:: AIM OF THE EXERCISE ::
Put everything in the records from the line containing "As shown, is" down to the line containing "35912 millimetres" into a Markdown table with the columns No. and Line, one numbered row per line, skipping blank lines and leaving out the pictures. Include nothing else from the records.

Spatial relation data
□ □ □ □
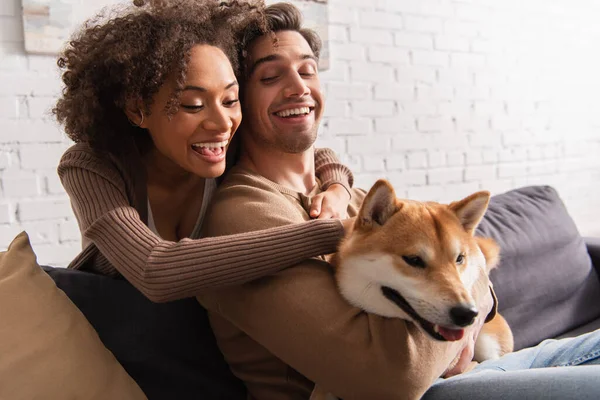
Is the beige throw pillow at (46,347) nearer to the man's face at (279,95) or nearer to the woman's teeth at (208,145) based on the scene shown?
the woman's teeth at (208,145)

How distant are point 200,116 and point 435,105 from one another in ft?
6.32

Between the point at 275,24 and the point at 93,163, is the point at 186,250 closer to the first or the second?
the point at 93,163

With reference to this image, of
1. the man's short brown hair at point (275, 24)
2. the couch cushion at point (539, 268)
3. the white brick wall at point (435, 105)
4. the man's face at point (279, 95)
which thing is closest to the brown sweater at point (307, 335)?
the man's face at point (279, 95)

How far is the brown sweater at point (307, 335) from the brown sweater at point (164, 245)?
0.05 metres

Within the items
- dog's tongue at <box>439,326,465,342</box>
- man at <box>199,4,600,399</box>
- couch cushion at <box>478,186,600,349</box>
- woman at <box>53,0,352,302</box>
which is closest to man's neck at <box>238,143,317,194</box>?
man at <box>199,4,600,399</box>

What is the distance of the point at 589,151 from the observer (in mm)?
3605

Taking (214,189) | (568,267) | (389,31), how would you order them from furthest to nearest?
(389,31), (568,267), (214,189)

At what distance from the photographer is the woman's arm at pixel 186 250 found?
1089 mm

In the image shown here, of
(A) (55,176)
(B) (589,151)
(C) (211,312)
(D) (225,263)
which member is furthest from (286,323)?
(B) (589,151)

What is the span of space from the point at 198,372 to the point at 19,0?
136cm

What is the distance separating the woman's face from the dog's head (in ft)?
1.28

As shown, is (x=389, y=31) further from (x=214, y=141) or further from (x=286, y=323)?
(x=286, y=323)

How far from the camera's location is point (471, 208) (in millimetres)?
1198

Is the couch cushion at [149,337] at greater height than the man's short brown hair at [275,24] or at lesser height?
lesser
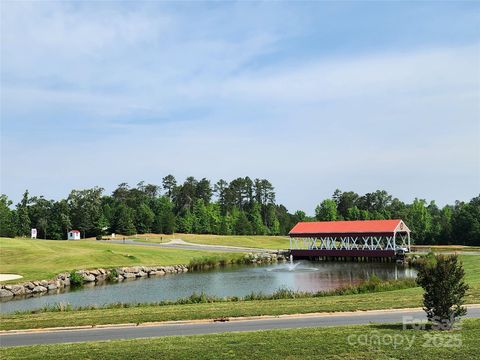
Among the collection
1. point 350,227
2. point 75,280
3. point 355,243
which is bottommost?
point 75,280

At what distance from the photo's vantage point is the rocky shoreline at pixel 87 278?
35912 millimetres

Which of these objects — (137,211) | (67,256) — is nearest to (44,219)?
(137,211)

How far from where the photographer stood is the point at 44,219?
10825 cm

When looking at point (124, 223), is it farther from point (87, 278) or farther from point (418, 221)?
point (418, 221)

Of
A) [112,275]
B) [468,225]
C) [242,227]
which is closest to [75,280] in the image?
[112,275]

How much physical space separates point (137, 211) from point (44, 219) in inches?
864

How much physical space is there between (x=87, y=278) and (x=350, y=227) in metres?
43.6

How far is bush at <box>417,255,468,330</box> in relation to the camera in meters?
12.7

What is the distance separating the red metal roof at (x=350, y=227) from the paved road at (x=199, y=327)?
5314 centimetres

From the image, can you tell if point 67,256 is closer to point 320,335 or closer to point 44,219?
point 320,335

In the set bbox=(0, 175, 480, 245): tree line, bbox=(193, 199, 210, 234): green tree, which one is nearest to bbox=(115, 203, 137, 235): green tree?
bbox=(0, 175, 480, 245): tree line

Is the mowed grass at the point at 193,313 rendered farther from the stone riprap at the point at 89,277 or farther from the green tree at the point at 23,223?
the green tree at the point at 23,223

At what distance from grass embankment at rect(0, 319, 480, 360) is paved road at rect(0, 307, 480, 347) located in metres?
1.18

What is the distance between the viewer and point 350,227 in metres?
72.9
□ □ □ □
:: OUTPUT FOR THIS EXERCISE ::
| No. | Line |
|---|---|
| 1 | As shown, is (x=389, y=31) further from (x=214, y=141) or further from (x=286, y=323)? |
| 2 | (x=286, y=323) |
| 3 | How far from the camera's location is point (471, 208) (in millimetres)? |
| 4 | 1198 |
| 5 | Is the couch cushion at [149,337] at greater height than the man's short brown hair at [275,24] or at lesser height? |
| 6 | lesser |
| 7 | Among the collection |
| 8 | 1. point 350,227 |
| 9 | 2. point 75,280 |
| 10 | 3. point 355,243 |
| 11 | which is bottommost? |
| 12 | point 75,280 |
| 13 | At what distance from the photo's vantage point is the rocky shoreline at pixel 87 278? |
| 14 | 35912 millimetres |